Career Testing
Career Testing
Career Testing
WORKPLACE / AUG. 21, 2013
version 3, draft 3

Never Tell Your Boss…

We have all been there; accidentally letting information slip to the boss which we have immediately cringed at (or regretted ever since). You may have offered too much personal information when trying to get on a more "friendly" level with the boss, or you could have over-indulged at the office party and spouted out how much you hate your job. Either way, your speech could have cost you your ‘Employee Of The Month’ title, or worse, your job!

Take a look at the list below and discover exactly what you shouldn’t be telling your boss.

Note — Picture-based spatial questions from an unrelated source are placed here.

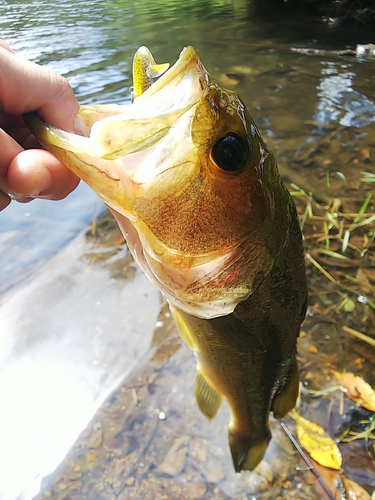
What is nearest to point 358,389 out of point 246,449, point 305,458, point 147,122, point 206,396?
point 305,458

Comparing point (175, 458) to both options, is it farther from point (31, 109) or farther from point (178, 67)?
point (178, 67)

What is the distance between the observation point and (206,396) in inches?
74.1

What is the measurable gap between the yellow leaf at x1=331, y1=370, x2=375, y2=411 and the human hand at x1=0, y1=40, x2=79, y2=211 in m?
1.98

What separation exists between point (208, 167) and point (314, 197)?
3.13 m

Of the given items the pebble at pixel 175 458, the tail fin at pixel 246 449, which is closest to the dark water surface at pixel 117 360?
the pebble at pixel 175 458

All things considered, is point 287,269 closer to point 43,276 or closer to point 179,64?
point 179,64

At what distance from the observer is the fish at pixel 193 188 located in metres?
0.91

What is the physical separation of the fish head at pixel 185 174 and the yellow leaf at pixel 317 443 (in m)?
1.50

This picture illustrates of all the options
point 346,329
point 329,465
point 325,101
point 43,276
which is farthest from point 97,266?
point 325,101

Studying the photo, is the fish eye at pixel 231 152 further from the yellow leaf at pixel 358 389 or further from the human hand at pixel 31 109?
the yellow leaf at pixel 358 389

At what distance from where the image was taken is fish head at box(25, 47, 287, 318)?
91cm

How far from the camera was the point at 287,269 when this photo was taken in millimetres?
1242

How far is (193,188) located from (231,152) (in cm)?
11

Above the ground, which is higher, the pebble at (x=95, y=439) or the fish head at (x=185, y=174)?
the fish head at (x=185, y=174)
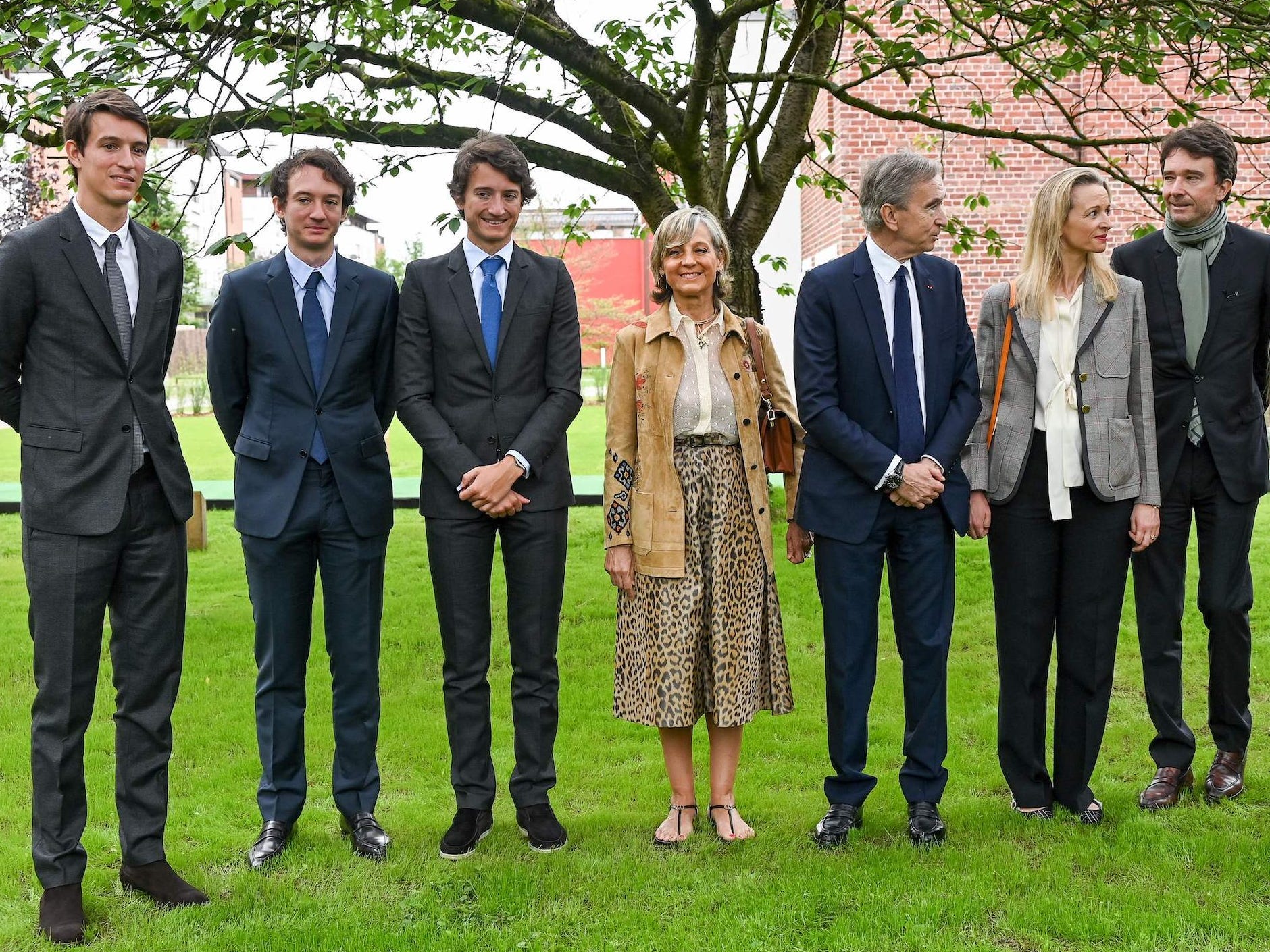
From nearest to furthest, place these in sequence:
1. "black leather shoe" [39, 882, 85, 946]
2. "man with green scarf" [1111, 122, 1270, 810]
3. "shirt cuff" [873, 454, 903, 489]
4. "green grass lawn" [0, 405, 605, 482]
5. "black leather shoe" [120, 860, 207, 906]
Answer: "black leather shoe" [39, 882, 85, 946] < "black leather shoe" [120, 860, 207, 906] < "shirt cuff" [873, 454, 903, 489] < "man with green scarf" [1111, 122, 1270, 810] < "green grass lawn" [0, 405, 605, 482]

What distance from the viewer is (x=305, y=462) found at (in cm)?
402

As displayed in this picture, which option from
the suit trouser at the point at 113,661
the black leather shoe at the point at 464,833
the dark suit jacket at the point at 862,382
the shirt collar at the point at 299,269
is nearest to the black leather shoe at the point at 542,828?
the black leather shoe at the point at 464,833

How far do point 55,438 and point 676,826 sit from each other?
2.45 metres

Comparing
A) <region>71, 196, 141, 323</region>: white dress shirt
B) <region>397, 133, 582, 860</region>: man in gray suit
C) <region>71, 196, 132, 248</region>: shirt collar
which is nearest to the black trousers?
<region>397, 133, 582, 860</region>: man in gray suit

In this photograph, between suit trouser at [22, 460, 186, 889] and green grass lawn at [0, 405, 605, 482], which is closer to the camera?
suit trouser at [22, 460, 186, 889]

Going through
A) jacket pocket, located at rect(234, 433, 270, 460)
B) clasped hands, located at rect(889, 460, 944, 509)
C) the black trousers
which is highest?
jacket pocket, located at rect(234, 433, 270, 460)

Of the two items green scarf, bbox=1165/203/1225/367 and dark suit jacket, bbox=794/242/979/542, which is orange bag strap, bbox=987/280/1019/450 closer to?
dark suit jacket, bbox=794/242/979/542

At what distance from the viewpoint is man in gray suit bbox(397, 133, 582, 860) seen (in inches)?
163

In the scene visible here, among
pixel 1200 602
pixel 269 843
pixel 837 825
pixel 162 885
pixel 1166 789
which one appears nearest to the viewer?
pixel 162 885

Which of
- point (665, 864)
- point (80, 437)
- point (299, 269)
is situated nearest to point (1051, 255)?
point (665, 864)

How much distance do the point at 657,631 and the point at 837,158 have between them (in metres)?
11.8

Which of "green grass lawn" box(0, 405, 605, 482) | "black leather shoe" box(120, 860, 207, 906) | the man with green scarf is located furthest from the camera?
"green grass lawn" box(0, 405, 605, 482)

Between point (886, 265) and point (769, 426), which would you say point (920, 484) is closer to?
point (769, 426)

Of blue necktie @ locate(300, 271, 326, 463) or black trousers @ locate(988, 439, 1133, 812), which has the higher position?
blue necktie @ locate(300, 271, 326, 463)
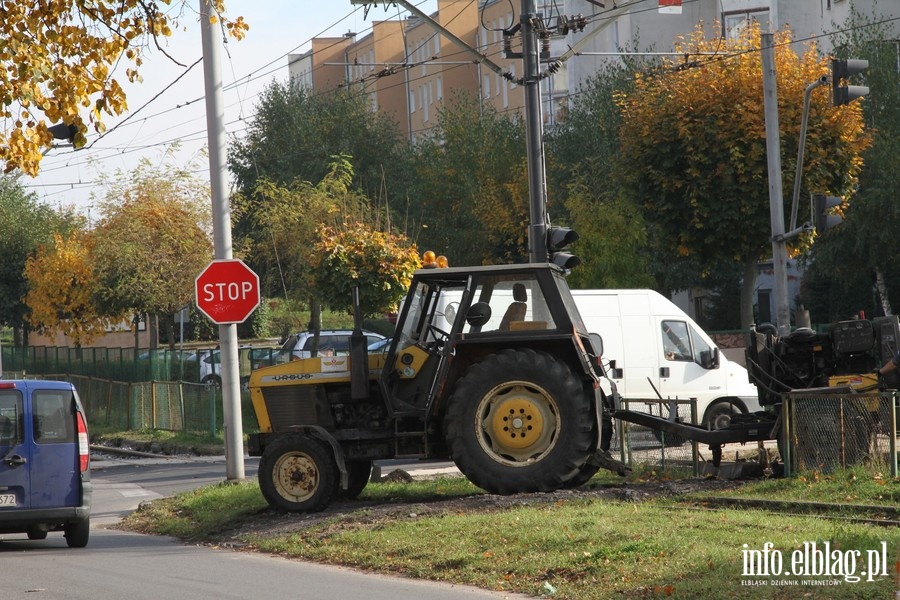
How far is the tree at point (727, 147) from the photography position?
28.8 meters

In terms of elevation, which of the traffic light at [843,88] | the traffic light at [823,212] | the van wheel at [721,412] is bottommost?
the van wheel at [721,412]

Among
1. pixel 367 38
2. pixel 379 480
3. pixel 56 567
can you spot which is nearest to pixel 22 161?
pixel 56 567

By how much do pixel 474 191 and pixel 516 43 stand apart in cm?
1747

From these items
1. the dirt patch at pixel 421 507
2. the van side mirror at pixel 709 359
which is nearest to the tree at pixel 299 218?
the van side mirror at pixel 709 359

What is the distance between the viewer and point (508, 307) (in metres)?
13.9

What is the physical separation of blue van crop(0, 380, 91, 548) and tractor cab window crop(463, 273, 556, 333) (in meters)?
4.21

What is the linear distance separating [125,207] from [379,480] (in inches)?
1084

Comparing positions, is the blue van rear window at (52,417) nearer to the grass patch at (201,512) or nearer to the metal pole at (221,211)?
the grass patch at (201,512)

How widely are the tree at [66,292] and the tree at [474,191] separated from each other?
1264cm

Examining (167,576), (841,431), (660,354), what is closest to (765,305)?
(660,354)

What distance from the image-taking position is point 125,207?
42312mm

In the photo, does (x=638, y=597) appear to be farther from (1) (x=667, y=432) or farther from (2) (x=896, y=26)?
(2) (x=896, y=26)

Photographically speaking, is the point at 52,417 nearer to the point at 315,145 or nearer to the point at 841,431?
the point at 841,431

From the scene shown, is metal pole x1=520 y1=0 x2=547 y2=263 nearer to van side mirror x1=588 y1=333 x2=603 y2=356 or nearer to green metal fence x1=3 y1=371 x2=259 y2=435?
van side mirror x1=588 y1=333 x2=603 y2=356
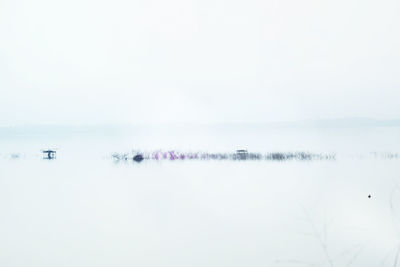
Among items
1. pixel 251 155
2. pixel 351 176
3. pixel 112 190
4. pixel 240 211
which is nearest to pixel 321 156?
pixel 351 176

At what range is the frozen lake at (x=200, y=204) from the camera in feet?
6.52

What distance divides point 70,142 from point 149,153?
726 mm

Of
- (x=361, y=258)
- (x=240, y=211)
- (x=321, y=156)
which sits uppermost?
(x=321, y=156)

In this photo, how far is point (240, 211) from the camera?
8.08 ft

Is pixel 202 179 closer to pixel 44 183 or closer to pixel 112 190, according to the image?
pixel 112 190

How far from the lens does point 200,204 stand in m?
Result: 2.59

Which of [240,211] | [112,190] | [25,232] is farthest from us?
[112,190]

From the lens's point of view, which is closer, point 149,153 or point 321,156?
point 321,156

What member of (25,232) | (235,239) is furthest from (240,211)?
(25,232)

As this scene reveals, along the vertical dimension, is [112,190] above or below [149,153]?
below

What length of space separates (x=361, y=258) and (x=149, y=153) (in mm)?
2245

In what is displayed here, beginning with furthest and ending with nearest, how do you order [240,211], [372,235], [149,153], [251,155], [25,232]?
[251,155] → [149,153] → [240,211] → [25,232] → [372,235]

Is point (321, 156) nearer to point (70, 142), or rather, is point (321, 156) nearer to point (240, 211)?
point (240, 211)

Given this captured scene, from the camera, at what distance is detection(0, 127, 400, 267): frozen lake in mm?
1987
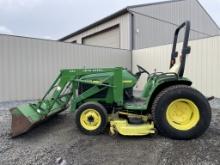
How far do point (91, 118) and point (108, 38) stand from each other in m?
11.7

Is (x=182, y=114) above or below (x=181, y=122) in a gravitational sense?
above

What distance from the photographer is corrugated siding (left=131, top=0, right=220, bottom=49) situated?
1357 centimetres

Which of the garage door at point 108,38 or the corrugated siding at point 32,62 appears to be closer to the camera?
the corrugated siding at point 32,62

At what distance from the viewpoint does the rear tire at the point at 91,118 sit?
3900 millimetres

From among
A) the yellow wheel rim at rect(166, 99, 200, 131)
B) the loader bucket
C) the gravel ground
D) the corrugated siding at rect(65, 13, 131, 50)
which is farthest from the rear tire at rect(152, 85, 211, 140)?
the corrugated siding at rect(65, 13, 131, 50)

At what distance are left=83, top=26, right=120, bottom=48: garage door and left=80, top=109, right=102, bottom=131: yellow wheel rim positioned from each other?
425 inches

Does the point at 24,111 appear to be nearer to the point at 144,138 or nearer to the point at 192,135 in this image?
the point at 144,138

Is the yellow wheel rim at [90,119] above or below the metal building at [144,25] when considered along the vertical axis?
below

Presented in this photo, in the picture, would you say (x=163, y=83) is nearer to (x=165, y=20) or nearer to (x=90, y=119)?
(x=90, y=119)

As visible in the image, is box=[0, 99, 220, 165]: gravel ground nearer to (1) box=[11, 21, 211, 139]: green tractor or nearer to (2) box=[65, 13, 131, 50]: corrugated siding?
(1) box=[11, 21, 211, 139]: green tractor

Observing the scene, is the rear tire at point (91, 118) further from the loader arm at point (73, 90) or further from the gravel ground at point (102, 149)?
the loader arm at point (73, 90)

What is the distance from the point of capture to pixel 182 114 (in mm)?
3811

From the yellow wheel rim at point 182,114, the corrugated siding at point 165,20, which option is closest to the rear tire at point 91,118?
the yellow wheel rim at point 182,114

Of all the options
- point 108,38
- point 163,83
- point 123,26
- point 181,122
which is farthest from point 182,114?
point 108,38
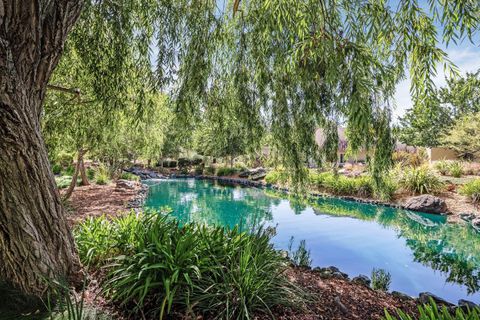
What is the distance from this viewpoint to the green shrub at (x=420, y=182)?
1072 centimetres

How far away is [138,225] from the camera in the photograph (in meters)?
2.87

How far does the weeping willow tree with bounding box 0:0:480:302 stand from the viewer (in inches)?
70.7

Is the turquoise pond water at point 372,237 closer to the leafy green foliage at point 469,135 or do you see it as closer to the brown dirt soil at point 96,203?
the brown dirt soil at point 96,203

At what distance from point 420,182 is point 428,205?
5.34 feet

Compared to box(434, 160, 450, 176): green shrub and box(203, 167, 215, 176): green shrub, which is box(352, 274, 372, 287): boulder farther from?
box(203, 167, 215, 176): green shrub

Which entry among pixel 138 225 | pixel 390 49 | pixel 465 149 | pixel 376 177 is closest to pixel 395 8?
pixel 390 49

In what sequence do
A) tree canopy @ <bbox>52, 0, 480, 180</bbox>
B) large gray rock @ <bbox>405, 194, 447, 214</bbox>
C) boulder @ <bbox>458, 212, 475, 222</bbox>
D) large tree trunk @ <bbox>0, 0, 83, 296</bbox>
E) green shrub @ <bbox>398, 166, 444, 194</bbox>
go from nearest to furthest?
large tree trunk @ <bbox>0, 0, 83, 296</bbox>, tree canopy @ <bbox>52, 0, 480, 180</bbox>, boulder @ <bbox>458, 212, 475, 222</bbox>, large gray rock @ <bbox>405, 194, 447, 214</bbox>, green shrub @ <bbox>398, 166, 444, 194</bbox>

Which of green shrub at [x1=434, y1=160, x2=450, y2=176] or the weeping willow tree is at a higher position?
the weeping willow tree

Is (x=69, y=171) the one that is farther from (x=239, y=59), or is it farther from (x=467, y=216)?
(x=467, y=216)

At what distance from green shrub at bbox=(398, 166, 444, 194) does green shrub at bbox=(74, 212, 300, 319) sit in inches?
403

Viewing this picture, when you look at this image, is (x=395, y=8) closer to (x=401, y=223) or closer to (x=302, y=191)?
(x=302, y=191)

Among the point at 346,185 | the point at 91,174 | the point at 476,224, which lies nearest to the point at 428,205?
the point at 476,224

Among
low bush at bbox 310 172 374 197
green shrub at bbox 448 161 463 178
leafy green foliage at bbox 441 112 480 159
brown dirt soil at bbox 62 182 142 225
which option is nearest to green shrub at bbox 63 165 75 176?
brown dirt soil at bbox 62 182 142 225

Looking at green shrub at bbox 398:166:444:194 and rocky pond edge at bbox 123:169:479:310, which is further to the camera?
green shrub at bbox 398:166:444:194
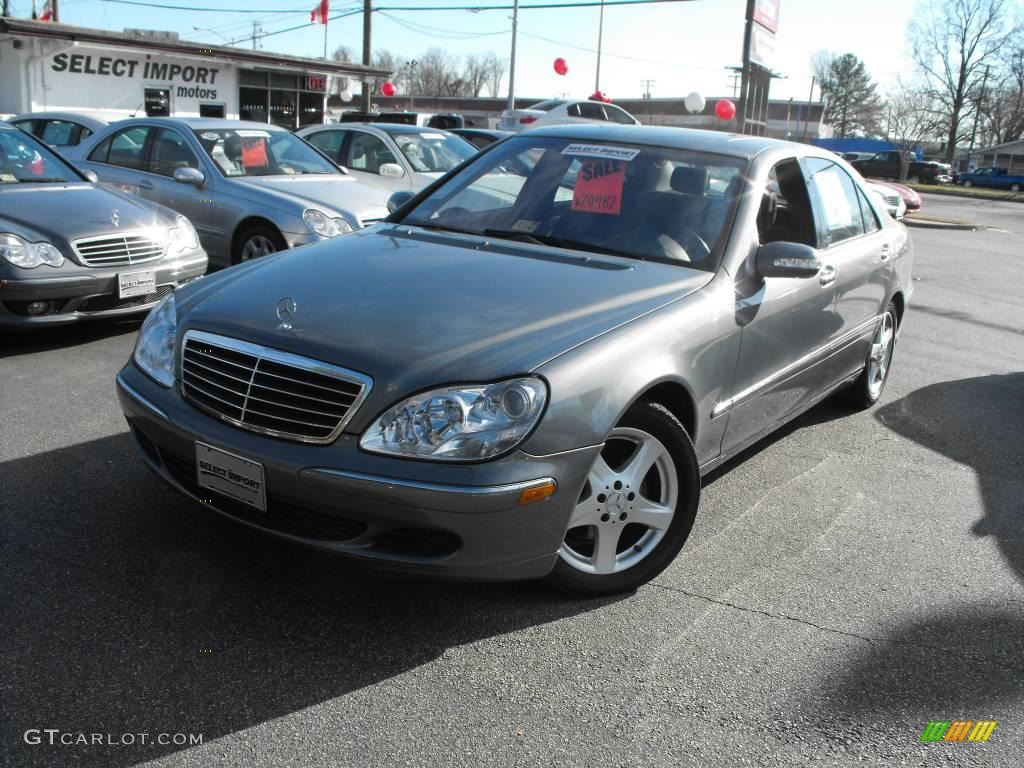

#1 Don’t disclose personal information about yourself

This includes sexual preferences, religion, age or family plans, as (unfortunately) it can work against you. Many companies base their decisions about employees using personal information they have learnt about them, and while this can sometimes work in favor of the employee, oftentimes it doesn’t.

#2 Don’t tell your boss if you have feelings for them

While this may seem like an obvious point, many employees don’t take any notice of it! It is more than likely that your boss does not feel the same way, and if told about your feelings, could take it badly. Your boss may also be married or in a relationship – if this is the case, steer clear! It’ll either result in your happily married boss having you removed, or a sordid affair that will only end in disaster.

#3 When making an excuse, don’t always tell the truth

Ok, this one needs a bit of explaining. If you haven’t managed to meet a deadline during working hours, be honest and tell your boss the real reason. But, if your boss expects you to work late on a Friday when you have a hot date lined up, simply twist the facts a bit when saying why you can’t stay behind. Rather than say you have a hot date and might get lucky tonight, say that you have made other arrangements and can’t cancel.

#4 Never tell your boss about your spouse’s income

This one is a biggy. If you disclose the overwhelmingly high salary your partner is making, your boss can take it as a sign you don’t really need the promotion or a salary raise and instead give the promotion to someone more needy.

 #5 Keep any information pertaining to your second job a secret

Don’t tell your colleagues about working two jobs, and certainly avoid telling your boss! Having a second job is often prohibited in employment contracts so you can get yourself in big trouble by working for more than one company.